[start of DATA SECTION]

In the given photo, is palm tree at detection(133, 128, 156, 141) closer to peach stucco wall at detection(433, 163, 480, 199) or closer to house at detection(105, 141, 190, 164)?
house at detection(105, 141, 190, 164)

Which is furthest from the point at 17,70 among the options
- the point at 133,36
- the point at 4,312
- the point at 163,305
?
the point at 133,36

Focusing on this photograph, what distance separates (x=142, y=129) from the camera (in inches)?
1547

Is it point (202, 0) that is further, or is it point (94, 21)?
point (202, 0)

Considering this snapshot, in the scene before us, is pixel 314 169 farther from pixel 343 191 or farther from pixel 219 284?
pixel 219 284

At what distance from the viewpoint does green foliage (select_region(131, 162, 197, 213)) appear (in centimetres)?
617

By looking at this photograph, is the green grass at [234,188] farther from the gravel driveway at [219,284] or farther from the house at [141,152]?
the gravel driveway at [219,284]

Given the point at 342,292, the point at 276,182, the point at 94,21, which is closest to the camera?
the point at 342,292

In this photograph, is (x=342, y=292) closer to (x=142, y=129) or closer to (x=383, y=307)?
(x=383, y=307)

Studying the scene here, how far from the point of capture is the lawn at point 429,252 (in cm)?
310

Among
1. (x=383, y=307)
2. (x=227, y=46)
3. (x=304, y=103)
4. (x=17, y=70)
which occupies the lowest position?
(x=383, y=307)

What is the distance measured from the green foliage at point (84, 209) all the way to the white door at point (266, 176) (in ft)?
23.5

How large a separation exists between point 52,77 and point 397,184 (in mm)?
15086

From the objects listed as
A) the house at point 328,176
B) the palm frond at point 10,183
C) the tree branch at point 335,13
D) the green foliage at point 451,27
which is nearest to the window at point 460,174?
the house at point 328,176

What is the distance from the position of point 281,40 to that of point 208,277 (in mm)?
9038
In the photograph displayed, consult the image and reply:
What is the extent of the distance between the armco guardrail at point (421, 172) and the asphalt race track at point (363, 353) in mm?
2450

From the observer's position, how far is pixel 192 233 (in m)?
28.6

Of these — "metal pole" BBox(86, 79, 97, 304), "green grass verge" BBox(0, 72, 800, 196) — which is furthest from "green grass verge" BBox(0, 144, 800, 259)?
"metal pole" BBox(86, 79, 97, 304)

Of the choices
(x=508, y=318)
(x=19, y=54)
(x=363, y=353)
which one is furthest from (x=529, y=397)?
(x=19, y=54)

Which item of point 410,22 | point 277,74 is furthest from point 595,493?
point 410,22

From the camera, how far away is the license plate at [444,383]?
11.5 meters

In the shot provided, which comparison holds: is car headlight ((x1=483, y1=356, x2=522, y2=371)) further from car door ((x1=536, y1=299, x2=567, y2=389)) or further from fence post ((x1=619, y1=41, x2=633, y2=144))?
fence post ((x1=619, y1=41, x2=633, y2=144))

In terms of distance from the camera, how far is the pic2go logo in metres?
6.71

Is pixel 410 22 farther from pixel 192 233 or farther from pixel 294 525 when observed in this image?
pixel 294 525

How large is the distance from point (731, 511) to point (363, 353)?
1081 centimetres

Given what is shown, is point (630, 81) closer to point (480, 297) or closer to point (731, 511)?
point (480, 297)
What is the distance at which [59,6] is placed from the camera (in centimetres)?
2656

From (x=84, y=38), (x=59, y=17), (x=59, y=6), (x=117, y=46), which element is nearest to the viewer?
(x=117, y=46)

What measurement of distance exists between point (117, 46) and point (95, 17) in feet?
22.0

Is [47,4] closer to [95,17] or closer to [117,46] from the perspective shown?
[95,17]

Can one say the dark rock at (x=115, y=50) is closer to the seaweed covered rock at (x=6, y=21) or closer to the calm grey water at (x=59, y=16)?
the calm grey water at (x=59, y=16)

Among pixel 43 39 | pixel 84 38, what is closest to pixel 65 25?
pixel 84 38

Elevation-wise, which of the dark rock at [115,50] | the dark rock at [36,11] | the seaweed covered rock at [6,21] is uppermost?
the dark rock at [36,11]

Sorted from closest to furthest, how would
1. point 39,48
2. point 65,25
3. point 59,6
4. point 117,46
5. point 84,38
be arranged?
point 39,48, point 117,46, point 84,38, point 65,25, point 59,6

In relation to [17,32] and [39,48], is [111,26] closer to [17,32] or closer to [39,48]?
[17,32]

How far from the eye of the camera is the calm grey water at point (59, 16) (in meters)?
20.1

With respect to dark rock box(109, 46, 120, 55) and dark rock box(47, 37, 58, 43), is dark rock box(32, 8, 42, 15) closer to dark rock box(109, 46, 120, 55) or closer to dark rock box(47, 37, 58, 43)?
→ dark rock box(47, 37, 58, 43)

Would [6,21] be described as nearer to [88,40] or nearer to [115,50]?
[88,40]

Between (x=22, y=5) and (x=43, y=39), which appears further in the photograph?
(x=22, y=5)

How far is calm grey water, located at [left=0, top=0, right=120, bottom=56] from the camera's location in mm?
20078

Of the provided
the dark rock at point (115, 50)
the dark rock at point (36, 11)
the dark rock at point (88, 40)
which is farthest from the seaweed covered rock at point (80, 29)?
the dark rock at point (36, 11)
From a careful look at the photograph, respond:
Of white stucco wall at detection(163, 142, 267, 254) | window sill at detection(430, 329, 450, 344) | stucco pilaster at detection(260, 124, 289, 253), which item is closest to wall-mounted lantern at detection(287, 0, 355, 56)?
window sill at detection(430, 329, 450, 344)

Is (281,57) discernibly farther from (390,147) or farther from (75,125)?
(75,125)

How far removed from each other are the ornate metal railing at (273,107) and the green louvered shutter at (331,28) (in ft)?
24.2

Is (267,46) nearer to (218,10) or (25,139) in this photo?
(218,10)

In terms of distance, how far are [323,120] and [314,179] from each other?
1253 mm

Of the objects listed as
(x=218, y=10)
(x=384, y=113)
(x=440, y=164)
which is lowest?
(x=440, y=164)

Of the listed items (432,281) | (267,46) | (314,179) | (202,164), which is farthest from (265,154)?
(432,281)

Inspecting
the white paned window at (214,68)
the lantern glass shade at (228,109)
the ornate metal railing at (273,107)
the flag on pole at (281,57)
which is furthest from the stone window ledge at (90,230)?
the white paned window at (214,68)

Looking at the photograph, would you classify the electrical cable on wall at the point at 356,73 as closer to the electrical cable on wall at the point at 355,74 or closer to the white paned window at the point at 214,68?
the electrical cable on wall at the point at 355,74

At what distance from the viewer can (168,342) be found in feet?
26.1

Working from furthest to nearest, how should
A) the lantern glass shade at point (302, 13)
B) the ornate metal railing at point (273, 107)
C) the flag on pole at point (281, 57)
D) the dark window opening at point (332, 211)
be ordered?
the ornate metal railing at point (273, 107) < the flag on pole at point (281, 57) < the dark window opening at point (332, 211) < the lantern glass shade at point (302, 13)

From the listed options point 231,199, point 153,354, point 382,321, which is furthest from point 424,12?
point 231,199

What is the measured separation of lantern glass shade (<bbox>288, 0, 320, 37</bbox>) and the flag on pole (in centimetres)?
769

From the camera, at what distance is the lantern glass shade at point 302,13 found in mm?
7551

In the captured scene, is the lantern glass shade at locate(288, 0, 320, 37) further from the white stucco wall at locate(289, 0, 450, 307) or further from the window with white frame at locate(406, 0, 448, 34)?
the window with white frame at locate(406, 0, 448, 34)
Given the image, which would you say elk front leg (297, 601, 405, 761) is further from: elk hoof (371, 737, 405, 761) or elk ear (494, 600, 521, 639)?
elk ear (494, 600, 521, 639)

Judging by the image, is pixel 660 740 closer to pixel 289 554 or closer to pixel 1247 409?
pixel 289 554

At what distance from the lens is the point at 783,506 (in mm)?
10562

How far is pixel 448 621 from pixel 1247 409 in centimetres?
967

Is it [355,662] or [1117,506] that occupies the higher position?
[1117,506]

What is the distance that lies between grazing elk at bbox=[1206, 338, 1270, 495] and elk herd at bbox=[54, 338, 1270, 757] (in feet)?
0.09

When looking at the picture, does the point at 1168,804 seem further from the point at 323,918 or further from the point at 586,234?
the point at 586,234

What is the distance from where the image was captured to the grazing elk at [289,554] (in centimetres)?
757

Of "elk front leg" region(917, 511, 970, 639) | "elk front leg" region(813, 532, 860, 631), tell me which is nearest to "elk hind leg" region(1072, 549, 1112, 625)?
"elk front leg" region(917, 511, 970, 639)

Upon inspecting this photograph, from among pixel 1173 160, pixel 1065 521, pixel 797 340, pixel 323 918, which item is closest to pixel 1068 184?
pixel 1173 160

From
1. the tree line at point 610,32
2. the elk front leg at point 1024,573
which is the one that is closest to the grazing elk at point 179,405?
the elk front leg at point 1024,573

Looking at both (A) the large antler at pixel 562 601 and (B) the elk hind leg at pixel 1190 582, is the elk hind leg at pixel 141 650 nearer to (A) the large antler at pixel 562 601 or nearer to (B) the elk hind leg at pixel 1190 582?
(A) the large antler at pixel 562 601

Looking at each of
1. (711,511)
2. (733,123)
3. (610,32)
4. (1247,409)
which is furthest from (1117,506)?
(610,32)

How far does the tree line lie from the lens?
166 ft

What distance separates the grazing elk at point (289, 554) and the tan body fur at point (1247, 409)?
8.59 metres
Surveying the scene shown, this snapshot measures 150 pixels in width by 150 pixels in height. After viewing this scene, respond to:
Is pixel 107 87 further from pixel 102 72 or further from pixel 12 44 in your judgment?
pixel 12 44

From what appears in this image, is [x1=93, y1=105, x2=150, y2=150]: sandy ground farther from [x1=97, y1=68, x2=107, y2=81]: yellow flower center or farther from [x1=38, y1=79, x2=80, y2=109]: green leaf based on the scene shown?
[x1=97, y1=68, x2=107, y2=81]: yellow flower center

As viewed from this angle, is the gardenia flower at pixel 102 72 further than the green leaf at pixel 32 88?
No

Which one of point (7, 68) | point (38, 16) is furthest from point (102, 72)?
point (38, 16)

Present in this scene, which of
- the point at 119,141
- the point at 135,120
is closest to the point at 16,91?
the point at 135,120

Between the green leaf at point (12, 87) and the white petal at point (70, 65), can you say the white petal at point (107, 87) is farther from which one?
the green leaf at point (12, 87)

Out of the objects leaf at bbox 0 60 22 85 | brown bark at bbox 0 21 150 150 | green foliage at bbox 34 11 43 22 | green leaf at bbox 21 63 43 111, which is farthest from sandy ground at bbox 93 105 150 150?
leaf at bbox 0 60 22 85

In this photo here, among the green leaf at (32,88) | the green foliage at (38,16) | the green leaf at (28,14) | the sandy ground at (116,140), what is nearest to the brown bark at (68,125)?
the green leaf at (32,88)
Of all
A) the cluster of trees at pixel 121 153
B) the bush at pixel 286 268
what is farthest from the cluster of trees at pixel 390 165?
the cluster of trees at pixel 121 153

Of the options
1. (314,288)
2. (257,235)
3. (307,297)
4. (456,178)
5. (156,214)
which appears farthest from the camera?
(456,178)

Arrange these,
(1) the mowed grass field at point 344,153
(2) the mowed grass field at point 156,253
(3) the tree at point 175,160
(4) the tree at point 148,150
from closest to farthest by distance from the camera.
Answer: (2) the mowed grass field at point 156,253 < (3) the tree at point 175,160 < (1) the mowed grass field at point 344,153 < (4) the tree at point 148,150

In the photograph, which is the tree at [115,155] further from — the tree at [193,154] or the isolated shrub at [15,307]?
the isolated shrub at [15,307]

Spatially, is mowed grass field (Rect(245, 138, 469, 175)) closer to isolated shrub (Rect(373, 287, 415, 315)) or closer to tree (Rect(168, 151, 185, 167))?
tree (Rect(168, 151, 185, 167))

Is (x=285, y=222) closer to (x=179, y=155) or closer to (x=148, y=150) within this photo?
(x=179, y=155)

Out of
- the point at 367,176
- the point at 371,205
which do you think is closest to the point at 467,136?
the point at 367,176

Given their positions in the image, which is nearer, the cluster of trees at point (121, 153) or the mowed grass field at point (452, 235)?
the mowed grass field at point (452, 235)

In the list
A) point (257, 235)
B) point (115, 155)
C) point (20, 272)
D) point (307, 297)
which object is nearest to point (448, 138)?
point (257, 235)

[end of DATA SECTION]

**EXERCISE DESCRIPTION**
Set down the part of the listing that opens with the line containing "Spatially, is mowed" and runs through the end of the listing, keeping every line the same.

**FULL RESPONSE**
Spatially, is mowed grass field (Rect(245, 138, 469, 175)) closer to isolated shrub (Rect(373, 287, 415, 315)) or closer to tree (Rect(168, 151, 185, 167))?
tree (Rect(168, 151, 185, 167))

Is (x=285, y=222) closer to (x=179, y=155) or closer to (x=148, y=150) within this photo?
(x=179, y=155)

Out of
- the point at 367,176
- the point at 371,205
which do you think is closest to the point at 467,136?
the point at 367,176

Given their positions in the image, which is nearer, the cluster of trees at point (121, 153) or the mowed grass field at point (452, 235)?
the mowed grass field at point (452, 235)

In the list
A) point (257, 235)
B) point (115, 155)
C) point (20, 272)
D) point (307, 297)
which object is nearest to point (448, 138)?
point (257, 235)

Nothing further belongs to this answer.